Return the data below exactly, but only from the line containing "Restores Shine & Gloss" through the line containing "Diesel fuel or hydraulic fluid", with both of those lines included.

(Stored dataset items)
━━━━━━━━━━━━━━━━━━━━
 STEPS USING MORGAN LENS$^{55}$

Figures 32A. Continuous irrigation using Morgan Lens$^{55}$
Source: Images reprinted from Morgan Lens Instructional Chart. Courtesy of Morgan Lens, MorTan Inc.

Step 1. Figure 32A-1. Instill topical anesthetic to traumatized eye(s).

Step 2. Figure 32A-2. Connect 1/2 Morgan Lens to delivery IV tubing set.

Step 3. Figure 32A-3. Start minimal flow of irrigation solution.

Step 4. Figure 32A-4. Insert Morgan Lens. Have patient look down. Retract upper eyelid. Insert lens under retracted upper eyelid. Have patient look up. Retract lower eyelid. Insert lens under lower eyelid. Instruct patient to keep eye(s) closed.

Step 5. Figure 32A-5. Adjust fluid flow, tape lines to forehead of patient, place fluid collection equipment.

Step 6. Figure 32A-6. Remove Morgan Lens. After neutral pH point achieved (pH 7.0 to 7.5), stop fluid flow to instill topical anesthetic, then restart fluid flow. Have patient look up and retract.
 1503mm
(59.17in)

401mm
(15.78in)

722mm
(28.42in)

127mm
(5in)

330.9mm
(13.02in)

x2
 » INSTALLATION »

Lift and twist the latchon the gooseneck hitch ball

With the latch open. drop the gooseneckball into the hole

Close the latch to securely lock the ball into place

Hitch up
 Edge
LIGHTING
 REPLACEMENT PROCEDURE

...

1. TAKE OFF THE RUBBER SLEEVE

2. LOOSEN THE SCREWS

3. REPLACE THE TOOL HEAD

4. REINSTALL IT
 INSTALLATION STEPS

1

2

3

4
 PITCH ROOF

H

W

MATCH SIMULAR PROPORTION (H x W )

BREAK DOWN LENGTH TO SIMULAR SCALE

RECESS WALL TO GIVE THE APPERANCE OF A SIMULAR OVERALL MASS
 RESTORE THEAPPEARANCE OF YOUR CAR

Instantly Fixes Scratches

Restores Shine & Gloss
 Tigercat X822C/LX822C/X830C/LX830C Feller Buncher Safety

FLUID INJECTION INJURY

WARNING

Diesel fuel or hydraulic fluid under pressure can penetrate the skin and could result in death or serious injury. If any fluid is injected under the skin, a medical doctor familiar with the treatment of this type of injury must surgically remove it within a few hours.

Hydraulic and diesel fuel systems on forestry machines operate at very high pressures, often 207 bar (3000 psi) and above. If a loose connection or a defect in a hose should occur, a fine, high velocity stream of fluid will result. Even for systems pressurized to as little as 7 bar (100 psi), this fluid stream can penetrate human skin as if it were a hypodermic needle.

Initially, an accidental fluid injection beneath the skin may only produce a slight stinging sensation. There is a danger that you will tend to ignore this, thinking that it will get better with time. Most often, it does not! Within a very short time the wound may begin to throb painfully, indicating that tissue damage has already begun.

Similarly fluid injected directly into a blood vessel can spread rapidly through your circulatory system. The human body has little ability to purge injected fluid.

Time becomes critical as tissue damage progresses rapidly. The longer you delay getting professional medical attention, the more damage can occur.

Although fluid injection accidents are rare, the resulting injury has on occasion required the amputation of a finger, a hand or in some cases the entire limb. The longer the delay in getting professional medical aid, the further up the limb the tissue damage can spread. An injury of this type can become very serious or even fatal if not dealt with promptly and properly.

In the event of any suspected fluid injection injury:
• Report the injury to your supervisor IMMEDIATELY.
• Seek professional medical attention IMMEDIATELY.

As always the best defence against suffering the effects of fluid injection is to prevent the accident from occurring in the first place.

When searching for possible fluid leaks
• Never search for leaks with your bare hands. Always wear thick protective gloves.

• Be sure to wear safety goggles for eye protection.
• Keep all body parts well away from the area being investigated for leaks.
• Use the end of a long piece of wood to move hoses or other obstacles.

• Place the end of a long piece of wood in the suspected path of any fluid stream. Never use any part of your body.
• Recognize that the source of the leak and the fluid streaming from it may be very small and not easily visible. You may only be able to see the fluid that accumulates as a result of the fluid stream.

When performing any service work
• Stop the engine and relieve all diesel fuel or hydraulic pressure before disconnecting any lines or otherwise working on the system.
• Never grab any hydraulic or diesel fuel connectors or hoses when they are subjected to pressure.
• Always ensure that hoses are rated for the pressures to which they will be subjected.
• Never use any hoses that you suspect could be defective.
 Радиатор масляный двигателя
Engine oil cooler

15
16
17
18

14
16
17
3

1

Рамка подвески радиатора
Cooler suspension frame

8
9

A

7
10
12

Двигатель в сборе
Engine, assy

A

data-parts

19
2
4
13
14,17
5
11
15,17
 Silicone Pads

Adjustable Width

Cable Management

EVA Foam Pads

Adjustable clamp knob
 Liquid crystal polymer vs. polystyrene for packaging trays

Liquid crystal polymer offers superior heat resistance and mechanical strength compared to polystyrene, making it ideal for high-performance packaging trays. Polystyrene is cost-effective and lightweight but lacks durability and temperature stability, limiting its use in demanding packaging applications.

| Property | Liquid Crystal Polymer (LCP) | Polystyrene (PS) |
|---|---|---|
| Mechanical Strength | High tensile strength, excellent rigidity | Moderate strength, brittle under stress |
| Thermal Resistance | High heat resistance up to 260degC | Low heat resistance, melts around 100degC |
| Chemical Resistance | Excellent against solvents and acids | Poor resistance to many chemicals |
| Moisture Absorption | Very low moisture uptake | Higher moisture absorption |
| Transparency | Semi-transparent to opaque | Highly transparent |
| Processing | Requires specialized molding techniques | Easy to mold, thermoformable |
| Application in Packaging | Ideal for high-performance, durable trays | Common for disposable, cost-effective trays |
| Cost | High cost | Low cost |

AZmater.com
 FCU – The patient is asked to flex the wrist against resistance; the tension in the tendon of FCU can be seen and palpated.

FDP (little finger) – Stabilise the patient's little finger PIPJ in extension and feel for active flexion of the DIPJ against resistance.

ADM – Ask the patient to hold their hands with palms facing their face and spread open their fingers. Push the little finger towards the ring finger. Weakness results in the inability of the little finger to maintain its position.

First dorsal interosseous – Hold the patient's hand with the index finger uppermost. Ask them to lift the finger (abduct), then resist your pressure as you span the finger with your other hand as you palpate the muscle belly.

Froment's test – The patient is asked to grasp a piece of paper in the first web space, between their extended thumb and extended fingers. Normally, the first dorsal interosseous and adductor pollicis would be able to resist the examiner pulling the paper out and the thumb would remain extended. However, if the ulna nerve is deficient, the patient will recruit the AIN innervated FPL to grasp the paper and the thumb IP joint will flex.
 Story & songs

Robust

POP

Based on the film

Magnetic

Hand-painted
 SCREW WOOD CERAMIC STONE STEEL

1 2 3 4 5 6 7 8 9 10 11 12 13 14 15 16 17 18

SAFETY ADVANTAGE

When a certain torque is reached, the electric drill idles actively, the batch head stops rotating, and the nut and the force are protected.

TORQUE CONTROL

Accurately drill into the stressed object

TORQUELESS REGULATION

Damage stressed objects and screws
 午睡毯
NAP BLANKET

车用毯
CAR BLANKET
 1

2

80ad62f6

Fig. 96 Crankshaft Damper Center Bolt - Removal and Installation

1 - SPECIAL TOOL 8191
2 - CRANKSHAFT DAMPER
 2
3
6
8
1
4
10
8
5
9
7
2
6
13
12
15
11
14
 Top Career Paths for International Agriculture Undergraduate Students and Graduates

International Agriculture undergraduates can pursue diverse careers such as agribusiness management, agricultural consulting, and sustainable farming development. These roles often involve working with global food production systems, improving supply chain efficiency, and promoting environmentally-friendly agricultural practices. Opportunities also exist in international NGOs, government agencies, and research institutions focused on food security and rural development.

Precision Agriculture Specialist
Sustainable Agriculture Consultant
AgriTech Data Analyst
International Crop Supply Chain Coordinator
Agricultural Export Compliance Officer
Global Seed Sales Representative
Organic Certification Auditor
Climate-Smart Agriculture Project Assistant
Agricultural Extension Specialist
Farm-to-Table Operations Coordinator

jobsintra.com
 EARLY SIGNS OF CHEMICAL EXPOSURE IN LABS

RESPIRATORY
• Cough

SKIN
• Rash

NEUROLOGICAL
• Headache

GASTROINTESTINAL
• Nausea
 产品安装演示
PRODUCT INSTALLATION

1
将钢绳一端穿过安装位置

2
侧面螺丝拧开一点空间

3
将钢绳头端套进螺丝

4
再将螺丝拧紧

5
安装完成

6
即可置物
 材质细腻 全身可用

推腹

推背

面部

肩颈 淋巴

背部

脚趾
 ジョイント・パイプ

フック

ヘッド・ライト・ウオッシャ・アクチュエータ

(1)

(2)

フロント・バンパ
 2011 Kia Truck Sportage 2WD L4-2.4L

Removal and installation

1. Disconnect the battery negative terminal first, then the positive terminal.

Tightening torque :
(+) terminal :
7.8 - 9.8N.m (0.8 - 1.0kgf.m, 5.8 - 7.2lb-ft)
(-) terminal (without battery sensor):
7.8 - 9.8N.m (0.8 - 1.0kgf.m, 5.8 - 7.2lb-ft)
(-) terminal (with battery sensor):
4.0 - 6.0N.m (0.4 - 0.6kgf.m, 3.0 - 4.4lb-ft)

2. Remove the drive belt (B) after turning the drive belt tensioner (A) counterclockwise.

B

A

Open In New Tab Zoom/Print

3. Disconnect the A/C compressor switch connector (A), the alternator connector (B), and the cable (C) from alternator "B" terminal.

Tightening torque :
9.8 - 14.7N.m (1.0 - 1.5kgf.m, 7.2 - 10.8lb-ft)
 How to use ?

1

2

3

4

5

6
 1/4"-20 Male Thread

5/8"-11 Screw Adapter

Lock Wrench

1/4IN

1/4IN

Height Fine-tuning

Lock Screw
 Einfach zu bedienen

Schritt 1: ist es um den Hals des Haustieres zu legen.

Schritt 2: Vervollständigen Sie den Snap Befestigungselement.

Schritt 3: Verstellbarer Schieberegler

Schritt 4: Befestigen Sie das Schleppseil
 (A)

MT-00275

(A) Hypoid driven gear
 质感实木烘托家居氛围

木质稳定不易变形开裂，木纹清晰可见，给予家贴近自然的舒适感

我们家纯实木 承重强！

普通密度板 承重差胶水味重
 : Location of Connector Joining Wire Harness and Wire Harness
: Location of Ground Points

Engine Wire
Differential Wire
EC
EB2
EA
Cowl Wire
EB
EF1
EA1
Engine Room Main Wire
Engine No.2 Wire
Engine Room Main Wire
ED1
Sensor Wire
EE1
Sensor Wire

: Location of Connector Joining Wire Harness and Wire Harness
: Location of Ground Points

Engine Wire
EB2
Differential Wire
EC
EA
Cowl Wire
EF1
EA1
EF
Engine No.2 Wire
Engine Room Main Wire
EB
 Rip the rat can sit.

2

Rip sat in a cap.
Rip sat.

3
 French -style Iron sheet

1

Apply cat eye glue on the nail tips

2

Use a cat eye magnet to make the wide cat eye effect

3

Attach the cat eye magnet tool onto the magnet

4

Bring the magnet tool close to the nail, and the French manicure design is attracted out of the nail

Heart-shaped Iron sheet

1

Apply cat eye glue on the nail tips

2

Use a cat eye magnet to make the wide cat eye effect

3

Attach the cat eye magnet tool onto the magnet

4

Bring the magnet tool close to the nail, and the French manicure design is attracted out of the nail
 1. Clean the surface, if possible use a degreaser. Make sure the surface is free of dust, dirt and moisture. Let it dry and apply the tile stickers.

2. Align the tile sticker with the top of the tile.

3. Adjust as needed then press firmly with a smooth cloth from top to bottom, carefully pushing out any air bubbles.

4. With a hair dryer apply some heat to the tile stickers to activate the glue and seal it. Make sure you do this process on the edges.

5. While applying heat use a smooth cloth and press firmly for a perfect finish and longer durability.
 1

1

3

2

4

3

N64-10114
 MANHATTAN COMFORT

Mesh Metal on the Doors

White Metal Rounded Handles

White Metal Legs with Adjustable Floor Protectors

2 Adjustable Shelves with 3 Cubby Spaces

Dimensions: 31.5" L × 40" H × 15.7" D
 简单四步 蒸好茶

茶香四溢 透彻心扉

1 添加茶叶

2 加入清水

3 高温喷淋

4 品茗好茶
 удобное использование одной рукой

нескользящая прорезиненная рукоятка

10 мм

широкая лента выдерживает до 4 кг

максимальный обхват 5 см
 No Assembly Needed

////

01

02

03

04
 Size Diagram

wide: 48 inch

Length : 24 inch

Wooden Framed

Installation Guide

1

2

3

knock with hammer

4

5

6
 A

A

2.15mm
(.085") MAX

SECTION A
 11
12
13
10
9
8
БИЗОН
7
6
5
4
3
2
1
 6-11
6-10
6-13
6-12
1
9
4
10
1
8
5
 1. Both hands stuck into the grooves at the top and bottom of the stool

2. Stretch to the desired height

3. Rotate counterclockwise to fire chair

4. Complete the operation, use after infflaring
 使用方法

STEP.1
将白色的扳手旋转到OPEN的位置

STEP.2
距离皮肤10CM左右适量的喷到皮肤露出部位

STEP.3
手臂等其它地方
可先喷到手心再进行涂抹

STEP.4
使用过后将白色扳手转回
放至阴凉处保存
━━━━━━━━━━━━━━━━━━━━
→ **Output for this task**:
Restores Shine & Gloss
 Tigercat X822C/LX822C/X830C/LX830C Feller Buncher Safety

FLUID INJECTION INJURY

WARNING

Diesel fuel or hydraulic fluid under pressure can penetrate the skin and could result in death or serious injury. If any fluid is injected under the skin, a medical doctor familiar with the treatment of this type of injury must surgically remove it within a few hours.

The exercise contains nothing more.